Ici le mot d’influence ne suffira même plus ; il y a davantage ; il y a un reflet si exact des doctrines chères à l’auteur de Monsieur Alphonse, il y a une absorption si complète d’une personnalité par l’autre qu’il serait impossible de ne pas classer à part la brève période occupée par les deux pièces. À la première manière, celle de la Ciguë et de Gabrielle, à la seconde manière, celle du Gendre de M. Poirier et du Fils de Giboyer, il en faut ajouter une troisième ; et celle-ci, issue d’une soudaine et tardive révélation, ne semble pas la moins étrange, quand on considère qu’elle se trouve en flagrante contradiction avec les précédentes. Le tableau apologétique des ménages adultères sanctifiés par l’amour et la fidélité, le relèvement de la fille séduite par la maternité, l’apothéose de l’enfant naturel, les thèses en faveur du divorce et les variations éloquentes sur les devoirs qu’entraîne la paternité illégitime, nous connaissions tout cela depuis longtemps en 1876 et en 1878. Il nous manquait seulement de le connaître par l’entremise de celui qui avait employé trente ans à nous prêcher, avec une inflexible et étroite rigueur, le dogme du mariage.

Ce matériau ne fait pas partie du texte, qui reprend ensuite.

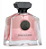 Pink Eclipse Maison Alhambra - Perfume 100ml - Imagem 1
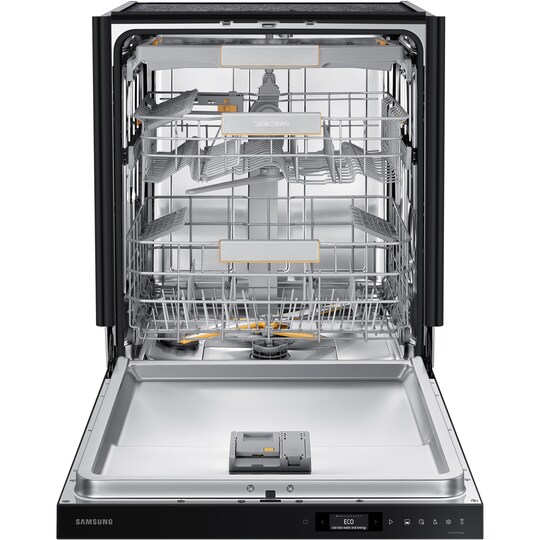 Samsung opvaskemaskine DW60BB890UAPET | Elgiganten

Cette absence radicale et absolue de pensée individuelle n’est évidemment pas sans exemple dans l’histoire des littératures : de très illustres écrivains furent assez souvent de très médiocres penseurs. On a paru au moins s’en apercevoir, et on le leur a parfois bien durement reproché. Ici, rien de semblable ; et ce qui rend cette partialité plus étonnante encore, c’est que l’éclat de la forme ne dissimule seulement pas l’inanité du fond.


II

Le style en prose d’Émile Augier est assez clair, assez rapide, sans rien qui le distingue ; ses tendances prudhommesques ne suffisent pas à le gâter complètement ; mais ses qualités de précision ne suffisent pas non plus à lui donner beaucoup de relief artistique. Il demeure en somme uniformément neutre et indifférent. Le style poétique, en revanche, ne saurait encourir le même

  1. Les Effrontés furent représentés en 1861.